Total individual insolvencies fell 8.1% to 31,527 in Q1 this year from an eight year high in Q4 2018 when they stood at 34,287, data showed.
However, personal insolvencies are up 16 per cent year-on-year and Individual Voluntary Arrangements (IVAs) have risen 24 per cent in the same period, according to the latest Insolvency Service statistics.
However, in Q1 2019 there were 20,325 IVAs, a decrease of 11.4% compared to a record high in Q4 2018, recording the highest quarterly level of IVAs since their introduction in 1987.
Debt relief orders (DROs) fell by 1.6% in the first quarter to 7,040 from 7,156 in Q4 2018, whilst bankruptcies dropped slightly this quarter by 0.6% to 4,162 from 4,188 in the previous quarter.
This was the first quarter-on-quarter fall in DROs for almost two years. Compared to the same quarter last year, bankruptcies were broadly flat while DROs increased by 6.5%.
IVAs accounted for 64.5% of total individual insolvencies followed by DROs at 22.3% and bankruptcies at 13.2%. Since Q3 2011, IVAs have been the most common individual insolvency while bankruptcies fell after the introduction of DROs in 2009.
When looking at the different types of bankruptcy, creditors’ petitions and debtors’ applications were both broadly flat compared to the previous quarter.
In Q1 2019, 3,357 bankruptcies were made on the application of the debtor. This was 0.1% higher than the previous quarter and 5.4% higher than in Q1 2018. This form of bankruptcy has been on an increasing trend since 2016.
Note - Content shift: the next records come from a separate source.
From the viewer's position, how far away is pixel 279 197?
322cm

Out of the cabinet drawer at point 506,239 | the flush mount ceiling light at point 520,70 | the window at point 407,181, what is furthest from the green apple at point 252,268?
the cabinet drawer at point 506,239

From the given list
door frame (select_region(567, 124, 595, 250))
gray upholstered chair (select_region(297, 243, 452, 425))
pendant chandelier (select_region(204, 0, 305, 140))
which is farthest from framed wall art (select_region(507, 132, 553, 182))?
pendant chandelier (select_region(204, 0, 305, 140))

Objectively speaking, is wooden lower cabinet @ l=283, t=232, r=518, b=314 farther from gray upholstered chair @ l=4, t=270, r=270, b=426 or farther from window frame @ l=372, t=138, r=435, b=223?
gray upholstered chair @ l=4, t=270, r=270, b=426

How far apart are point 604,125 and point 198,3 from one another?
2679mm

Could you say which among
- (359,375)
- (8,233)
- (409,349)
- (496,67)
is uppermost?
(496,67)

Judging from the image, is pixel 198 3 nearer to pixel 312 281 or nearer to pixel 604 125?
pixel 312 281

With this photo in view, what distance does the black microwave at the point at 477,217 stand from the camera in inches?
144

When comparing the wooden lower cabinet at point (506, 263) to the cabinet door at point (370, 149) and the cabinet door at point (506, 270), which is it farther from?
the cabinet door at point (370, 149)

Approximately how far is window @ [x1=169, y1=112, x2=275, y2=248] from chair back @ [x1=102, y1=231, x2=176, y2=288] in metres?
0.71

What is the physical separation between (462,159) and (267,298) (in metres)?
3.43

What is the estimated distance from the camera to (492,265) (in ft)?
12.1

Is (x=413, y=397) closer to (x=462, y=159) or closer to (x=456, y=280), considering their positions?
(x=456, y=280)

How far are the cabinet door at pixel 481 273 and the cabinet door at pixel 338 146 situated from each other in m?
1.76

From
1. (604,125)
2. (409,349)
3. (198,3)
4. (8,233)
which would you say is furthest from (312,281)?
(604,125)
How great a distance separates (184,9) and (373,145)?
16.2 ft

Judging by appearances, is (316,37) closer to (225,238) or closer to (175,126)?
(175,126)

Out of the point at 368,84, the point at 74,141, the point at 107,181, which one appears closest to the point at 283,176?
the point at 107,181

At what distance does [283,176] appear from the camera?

Government plans will take effect by the end of 2019
Richard Haymes, financial difficulties expert at Equifax, calls for broader regulatory action on personal insolvency and debt.
He said that the drivers for the general trend of rising insolvencies, such as soaring credit card debt, now £2,649 per household, economic stagnation and the problematic roll out of Universal Credit remain, but other industry developments are directly impacting volumes, such as the re-emergence of a number of historic major players offering IVAs.
He added: “These companies, which also offer debt management services, have transformed their businesses following the first FCA thematic review in 2015. Having met the regulatory requirements, they are once again in growth mode.
“While the government has positive plans in place, such as formalising Breathing Space and the consultation on Statutory Debt Repayment Plans, these won’t take effect until at least the end of this year. Facing potential headwinds from Brexit and wider economic conditions, the financial situation for many individuals and families is likely to worsen.”